▸ **YOUR TASK**: Find the word "vertical" in the data below and copy each line that holds it.

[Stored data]
____

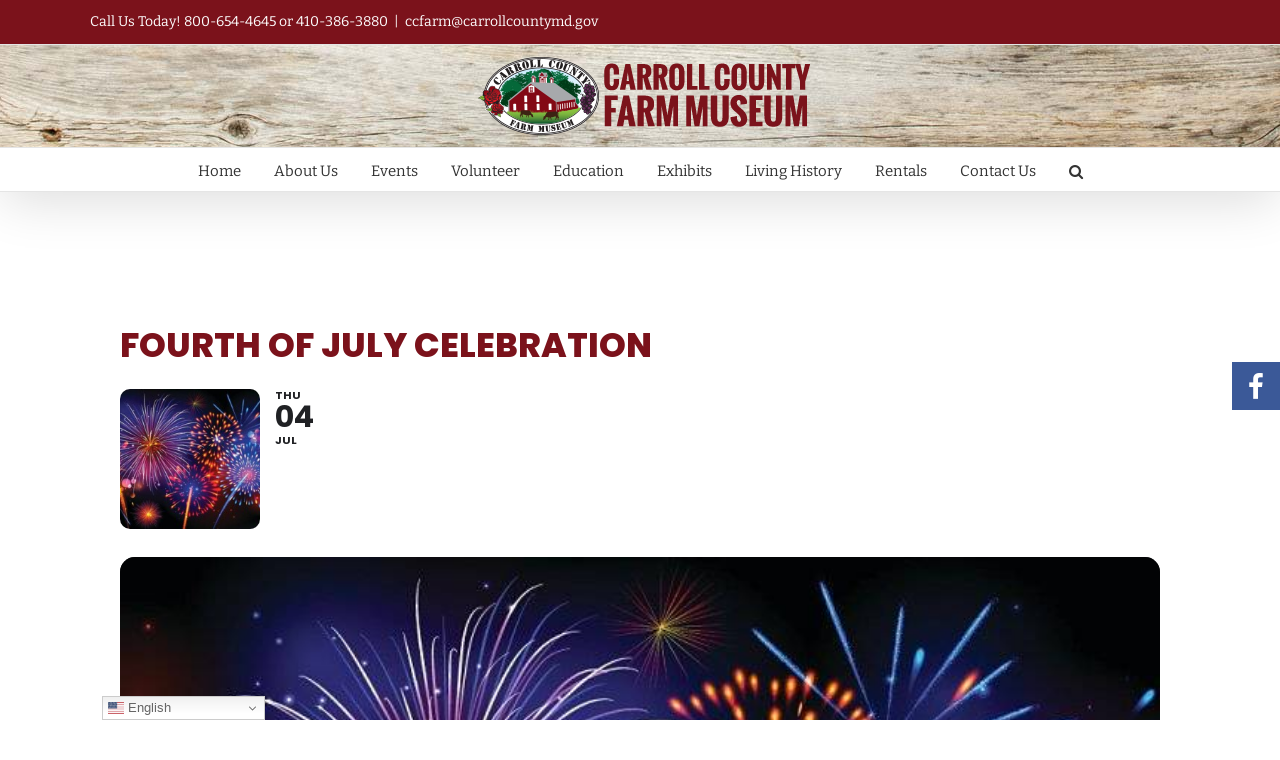

--- FILE ---
content_type: application/javascript
request_url: https://carrollcountyfarmmuseum.org/wp-content/themes/Avada/includes/lib/assets/min/js/general/awb-vertical-menu-widget.js?ver=3.14
body_size: 1394
content:
jQuery(document).ready(function(){jQuery(".fusion-vertical-menu-widget .current_page_item, .fusion-vertical-menu-widget .current-menu-item").each(function(){var e=jQuery(this),n=e.parent();e.find(".children, .sub-menu").length&&e.find(".children, .sub-menu").show("slow"),e.parentsUntil(".fusion-vertical-menu-widget",".children, .sub-menu").show("slow"),n.hasClass("fusion-vertical-menu-widget")&&e.find("ul").show("slow")})}),jQuery(window).on("load",function(){jQuery(".fusion-vertical-menu-widget.click li a .arrow").on("click",function(e){var n=jQuery(this).parent(),i=n.parent(),t=i.find("> .children, > .sub-menu");if(e.preventDefault(),(i.hasClass("page_item_has_children")||i.hasClass("menu-item-has-children"))&&(t.length&&!t.is(":visible")?t.stop(!0,!0).slideDown("slow"):t.stop(!0,!0).slideUp("slow")),n.parent(".page_item_has_children.current_page_item, .menu-item-has-children.current-menu-item").length)return!1}),jQuery(".fusion-vertical-menu-widget.hover li").each(function(){var e;jQuery(this).hover(function(){var n=jQuery(this).find("> .children, > .sub-menu");clearTimeout(e),e=setTimeout(function(){n.length&&n.stop(!0,!0).slideDown("slow")},500)},function(){var n=jQuery(this),i=n.find(".children, .sub-menu");clearTimeout(e),e=setTimeout(function(){0===n.find(".current_page_item").length&&!1===n.hasClass("current_page_item")&&i.stop(!0,!0).slideUp("slow")},500)})})});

____

▸ **FINAL ANSWER**:
request_url: https://carrollcountyfarmmuseum.org/wp-content/themes/Avada/includes/lib/assets/min/js/general/awb-vertical-menu-widget.js?ver=3.14
jQuery(document).ready(function(){jQuery(".fusion-vertical-menu-widget .current_page_item, .fusion-vertical-menu-widget .current-menu-item").each(function(){var e=jQuery(this),n=e.parent();e.find(".children, .sub-menu").length&&e.find(".children, .sub-menu").show("slow"),e.parentsUntil(".fusion-vertical-menu-widget",".children, .sub-menu").show("slow"),n.hasClass("fusion-vertical-menu-widget")&&e.find("ul").show("slow")})}),jQuery(window).on("load",function(){jQuery(".fusion-vertical-menu-widget.click li a .arrow").on("click",function(e){var n=jQuery(this).parent(),i=n.parent(),t=i.find("> .children, > .sub-menu");if(e.preventDefault(),(i.hasClass("page_item_has_children")||i.hasClass("menu-item-has-children"))&&(t.length&&!t.is(":visible")?t.stop(!0,!0).slideDown("slow"):t.stop(!0,!0).slideUp("slow")),n.parent(".page_item_has_children.current_page_item, .menu-item-has-children.current-menu-item").length)return!1}),jQuery(".fusion-vertical-menu-widget.hover li").each(function(){var e;jQuery(this).hover(function(){var n=jQuery(this).find("> .children, > .sub-menu");clearTimeout(e),e=setTimeout(function(){n.length&&n.stop(!0,!0).slideDown("slow")},500)},function(){var n=jQuery(this),i=n.find(".children, .sub-menu");clearTimeout(e),e=setTimeout(function(){0===n.find(".current_page_item").length&&!1===n.hasClass("current_page_item")&&i.stop(!0,!0).slideUp("slow")},500)})})});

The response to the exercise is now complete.